Tuesday, 26 June 2018

Capturing a pass of the X-37B OTV-5, and imaging an ISS transit over the Sun

click to enlarge

Yesterday evening was very clear, and the moon low in the south no real hindrance. I observed a very fine pass of the X-37B secret space plane OTV-5. It was an easy naked eye object. The photograph above (10-second exposure with an EF 2.0/35 mm lens) shows it ascending in the southwest, through Bootes (Arcturus is just above the open window).

The next morning (26 June) at 10:17:21 local time (8:17:21 UT), the International Space Station ISS was predicted to make a transit over the solar disc as seen from my house in Leiden.

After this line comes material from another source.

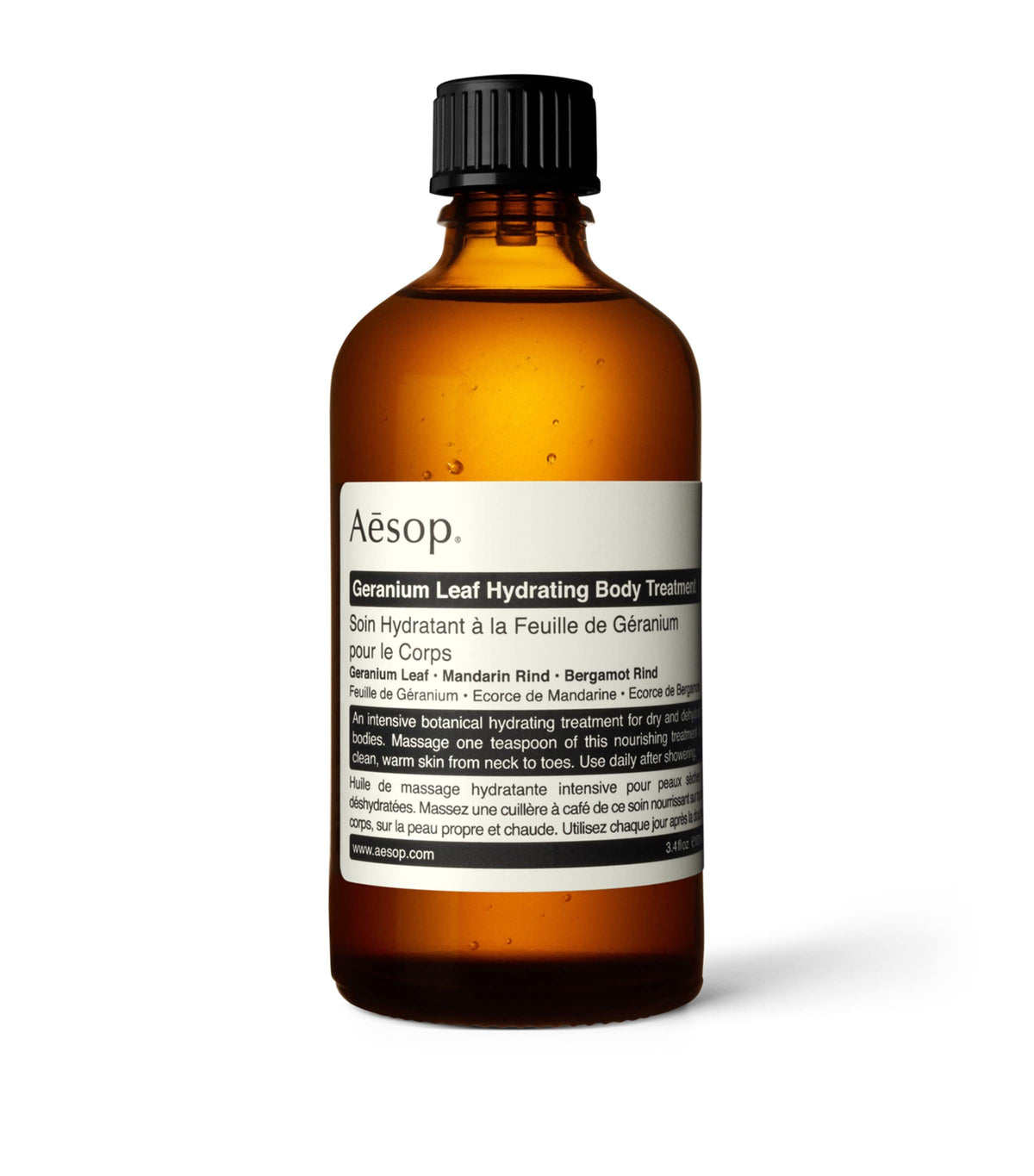 Aesop Geranium Leaf hydrating body treatment 100ml - British product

I set up the Celestron C6 telescope in the courtyard, put a Baader Solar Foil filter in front of it, and hooked up the Canon EOS 60D to the prime focus. Instead of photographing at rapid burst, the technique I used for imaging with previous transits, I this time put the camera in HD movie mode. While this yields a lower resolution image than photography, the upside is that it yields more images showing the ISS silhouetted in front of the sun. And the ISS is big enough that the reduced resolution is not a real problem, the solar panels of the ISS are still well visible.

The image below is a composite of 21 frames from the resulting movie:

click to enlarge

Here is the movie itself, showing you how rapid such an ISS transit over the sun is (the total duration was only 0.8 seconds - it is over in a blink of the eye). The ISS had an apparent size of 45.8" during the transit, with the sun at 41 degrees elevation in the east:


The movie was made in the prime focus of a Celestron C6 (15-cm, F1500 mm Schmidt-Cassegrain, equiped with a Baader Foil solar filter) with a Canon EOS 60D DSLR in HD movie mode at 25 frames/second, with each frame having an exposure time of 1/4000th of  a second to avoid blurring the ISS. The track and time of the transit had been checked before the observation by loading the latest orbital elements for the ISS into Guide.

The biggest challenge with this kind of imagery is always to focus properly, certainly when the sun is spotless as it was this day. I always find focussing on the sun cumbersome. The focus this time turned out to be reasonably good though.